In honor of Hispanic Heritage month, I thought it all too fitting to share a story of respect for the first Hispanic female astronaut in space, Ellen Ochoa.


The year was 1993.  April 8, 1993 to be exact. Ellen Ochoa and four other fellow astronauts would board the Space Shuttle Discovery for a 9-day mission.  Ochoa was a mission specialist aboard the Discovery.  This mission was officially called ATLAS-2: the Atmospheric Laboratory for Applications and Science-2, which was designed to collect data on the relationship between the sun's energy output and Earth's middle atmosphere and how these factors affect the ozone layer.


The crew also made numerous radio contacts to schools around the world using Shuttle Amateur Radio Experiment II, called SAREX II, including a brief radio contact with Russian Mir space station, the first ever such contact between Shuttle and Mir using amateur radio equipment.


Ochoa not only made history on April 8, 1993, but she would go on to serve on three other missions logging over 1000 hours in space, over 41 days.  Her last mission was in 2002. 


Ochoa’s paternal grandparents were originally from Sorona, Mexico.

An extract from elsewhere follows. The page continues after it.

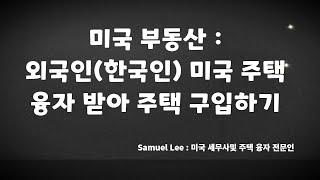 미국 부동산 :
외국인(한국인) 미국 주택
융자 받아 주택 구입하기

Samuel Lee : 미국 세무사및 주택 융자 전문인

A state that borders Arizona and California.  She grew up in La Mesa, California and developed a keen interest in math, science, and music.  After high school, she would graduate from San Diego State University with a degree in physics in 1980. While in college, she played the flute for two years as part of the university marching band and for five years as a member of the university wind ensemble. In 1981 and 1985 respectively, she earned her master’s and doctorate in Electrical Engineering from Stanford.  This is where she began her research work on optical systems.


Her work in optical and computer systems for automated space exploration is what earned her respect and recognition in a field normally dominated by men.  The systems she developed while at Sandia National Laboratories in New Mexico and then with a team of researchers at NASA’s Ames Research Division in California, would prove to have important applications for data gathering and evaluating equipment safety.  The work in two of her missions provided valuable data about the damage to the Earth’s ozone layer in the mid-90s. 


Mrs. Ochoa’s contributions to science, and in particular space exploration, garnered her much recognition and respect. Over the course of her career, she has received seven awards from NASA, in addition to the Women in Aerospace Outstanding Achievement Award, the Hispanic Engineer Albert Baez Award for Outstanding Technical Contribution to Humanity, and the Hispanic Heritage Leadership Award. Other awards include the Distinguished Service Medal, Exceptional Service Medal, Outstanding Leadership Medal, and four Space Flight Medals. In 1999, she was selected by then President Clinton to serve on the Presidential Commission on the Celebration of Women in American History. 


She currently serves as Director of the Lyndon B. Johnson Space Center in Houston, Texas.  In 2018, she was inducted into the International Air and Space Hall of Fame. She also has three schools in the greater Los Angeles area named in her honor. She also has schools named for her in the states of Washington, Texas, and Oklahoma.  Outside of her current research for NASA, she also gives back by traveling the country speaking to a variety of groups, many of whom are students.